HindiNER-4B-v0.1 is a 4B general Hindi NER model, built on top of Nemotron-4-Mini-Hindi-4B-Instruct, utilizing 2-phase lora training strategy.

Developed by: nis12ram
Model type: Autoregressive model
Language(s) (NLP): [Hindi, English]
License: Apache License 2.0
Finetuned from model: Nemotron-4-Mini-Hindi-4B-Instruct

Source Text Language Support:

Hindi(written in Devanagari script) [primary support]
English
Hinglish or Romanized Hindi
Mix of all

NOTE

The model was not explicitly trained for NER on Hinglish data.

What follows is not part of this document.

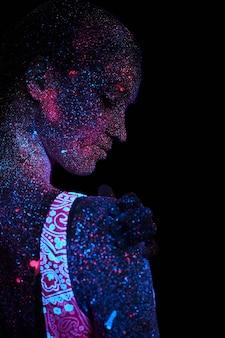 紫外光のアートガールコスモス。女性はヨガ、体のウォームアップをします。全身が色の droplet dropletで覆われている。アストラルヨガ。ノイズ、ピンぼけ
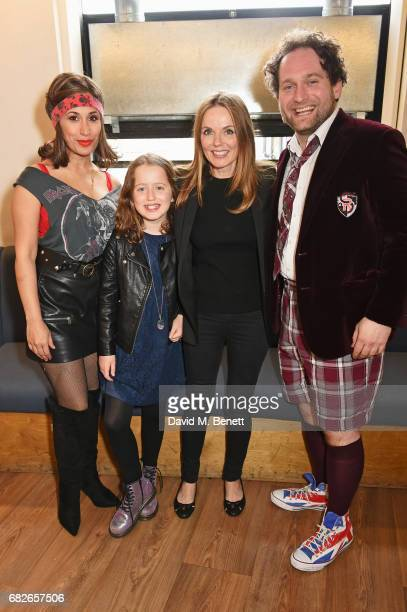 Geri Horner and daughter Bluebell Halliwell pose backstage with cast members Preeya Kalidas and Gary Trainor of the West End production of 'School Of...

However, since Nemotron-4-Mini-Hindi-4B-Instruct was also pretrained on Romanized Hindi, the fine-tuned model generalizes well to Hinglish.

From Nemotron-4-Mini-Hindi-4B-Instruct paper

The translated Hindi data comprises approximately 60 billion tokens. We then combine this synthetic data with around 40 billion real tokens (web-scraped data) to create a dataset totaling 100 billion Hindi tokens. Additionally, this entire Hindi text is transliterated into Roman script, expanding the total dataset to 220 billion tokens. The transliterated tokens are included to enable the model to support Hinglish queries.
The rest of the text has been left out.